NOTE. This repository is no longer actively maintained by me. However, if others would like to make changes, please put up a Pull request and I'll do my best to merge the changes ASAP. Happy coding! :)
This repository is an implementation to perform realtime tracking with Tensorflow using a SSD model trained on the COCO dataset. It is based on the Simple Online and Realtime Tracking with a Deep Association Metric Deep SORT algorithm. See the original repository for more information.
It's recommended that this is run in a python virtual environment see here for more information. Ensure all of the dependencies in the Deep SORT are installed.
Then install the dependencies with:
pip3 install -r requirements.txt
- Download the SSD Model
- Copy the
frozen_inference_graph.pb
to the root directory of this repository. - Download the Label Map
- Copy
mscoco_label_map.pbtxt
that you just downloaded to the root directory of this repository.
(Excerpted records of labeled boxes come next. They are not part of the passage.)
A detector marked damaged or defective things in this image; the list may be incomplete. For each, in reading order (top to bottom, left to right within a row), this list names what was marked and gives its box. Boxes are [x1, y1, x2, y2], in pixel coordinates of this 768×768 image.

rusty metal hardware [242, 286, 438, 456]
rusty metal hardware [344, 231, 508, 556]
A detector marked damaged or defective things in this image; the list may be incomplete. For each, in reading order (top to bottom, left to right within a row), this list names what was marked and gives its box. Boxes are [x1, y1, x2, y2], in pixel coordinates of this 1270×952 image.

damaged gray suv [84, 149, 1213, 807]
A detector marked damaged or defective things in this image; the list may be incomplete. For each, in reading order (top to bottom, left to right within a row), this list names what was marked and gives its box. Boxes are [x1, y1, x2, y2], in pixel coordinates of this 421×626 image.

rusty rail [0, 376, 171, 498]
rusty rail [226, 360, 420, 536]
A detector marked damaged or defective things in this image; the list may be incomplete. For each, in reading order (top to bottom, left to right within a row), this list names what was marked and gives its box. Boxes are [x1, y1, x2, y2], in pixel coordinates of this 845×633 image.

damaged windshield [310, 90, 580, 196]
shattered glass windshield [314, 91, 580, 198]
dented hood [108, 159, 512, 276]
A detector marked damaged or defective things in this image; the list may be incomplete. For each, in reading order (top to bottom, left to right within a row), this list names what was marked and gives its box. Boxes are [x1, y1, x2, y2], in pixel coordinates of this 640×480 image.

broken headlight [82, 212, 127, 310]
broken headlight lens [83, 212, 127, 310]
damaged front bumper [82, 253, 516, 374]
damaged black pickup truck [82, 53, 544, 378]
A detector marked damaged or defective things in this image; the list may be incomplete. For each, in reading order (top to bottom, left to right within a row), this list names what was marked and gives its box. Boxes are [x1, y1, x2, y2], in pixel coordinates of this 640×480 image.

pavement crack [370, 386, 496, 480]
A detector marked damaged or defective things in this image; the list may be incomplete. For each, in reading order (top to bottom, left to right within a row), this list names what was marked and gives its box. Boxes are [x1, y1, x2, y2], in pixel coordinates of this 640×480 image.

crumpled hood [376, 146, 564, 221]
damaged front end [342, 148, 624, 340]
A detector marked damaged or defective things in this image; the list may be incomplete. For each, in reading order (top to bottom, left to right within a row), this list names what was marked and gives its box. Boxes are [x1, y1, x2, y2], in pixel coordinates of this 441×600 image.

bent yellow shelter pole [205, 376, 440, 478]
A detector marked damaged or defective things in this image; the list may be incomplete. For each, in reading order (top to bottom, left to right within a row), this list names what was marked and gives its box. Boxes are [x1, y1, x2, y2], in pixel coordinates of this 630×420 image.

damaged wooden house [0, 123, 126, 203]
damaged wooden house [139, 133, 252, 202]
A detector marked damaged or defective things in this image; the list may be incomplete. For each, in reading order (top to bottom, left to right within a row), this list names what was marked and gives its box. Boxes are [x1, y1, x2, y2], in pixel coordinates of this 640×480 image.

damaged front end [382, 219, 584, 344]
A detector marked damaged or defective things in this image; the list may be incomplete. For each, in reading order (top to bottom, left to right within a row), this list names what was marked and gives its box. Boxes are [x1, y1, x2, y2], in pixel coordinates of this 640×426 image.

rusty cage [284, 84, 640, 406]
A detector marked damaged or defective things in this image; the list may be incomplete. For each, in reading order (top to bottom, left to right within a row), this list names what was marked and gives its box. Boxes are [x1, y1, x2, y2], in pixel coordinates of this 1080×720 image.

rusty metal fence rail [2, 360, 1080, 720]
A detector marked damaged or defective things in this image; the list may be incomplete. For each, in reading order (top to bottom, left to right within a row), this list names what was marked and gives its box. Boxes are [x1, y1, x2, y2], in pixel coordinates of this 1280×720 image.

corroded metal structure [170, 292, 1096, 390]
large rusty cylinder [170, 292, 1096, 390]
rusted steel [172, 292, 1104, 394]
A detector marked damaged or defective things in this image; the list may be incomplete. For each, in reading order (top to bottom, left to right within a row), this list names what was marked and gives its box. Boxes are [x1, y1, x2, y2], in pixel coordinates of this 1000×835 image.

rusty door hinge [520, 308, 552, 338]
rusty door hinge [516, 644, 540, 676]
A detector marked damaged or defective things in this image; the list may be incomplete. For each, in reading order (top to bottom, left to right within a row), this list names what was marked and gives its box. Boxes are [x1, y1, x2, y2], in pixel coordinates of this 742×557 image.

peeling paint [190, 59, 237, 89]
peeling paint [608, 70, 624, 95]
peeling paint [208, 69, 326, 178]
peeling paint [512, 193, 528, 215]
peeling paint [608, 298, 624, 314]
Your directory structure should look something like this:
ObjectTracking/
threads/
utilities/
README.md
object_tracking.py
frozen_inference_graph.pb
mscoco_label_map.pbtxt
Run the file in your terminal by typing in python object_tracking.py
. The script will open up your webcam feed and begin detecting and tracking. The bounding boxes with the class labels are the result of detection from the SSD model. The overlayed blue bounding boxes are the output of the DeepSORT tracker.
If everything goes well, the system should be tracking in real time. Simply press Q
to exit.
Update: September 7, 2019
- As requested by some individuals, I've added an option to use video input instead of the webcam. Do so by typing
python object_tracking.py --input VIDEO_FILE.mp4
. By default, the video is set to constantly loop through. See thethreads/ImageInput/VideoThread.py
file for implementation. - Removed the Tensorflow Research See here dependencies. Instead, the file required from this repository is copied and can be found at
utilities/external/visualization.py
. I do not take credit for this file!
No issues found thus far, but please report any.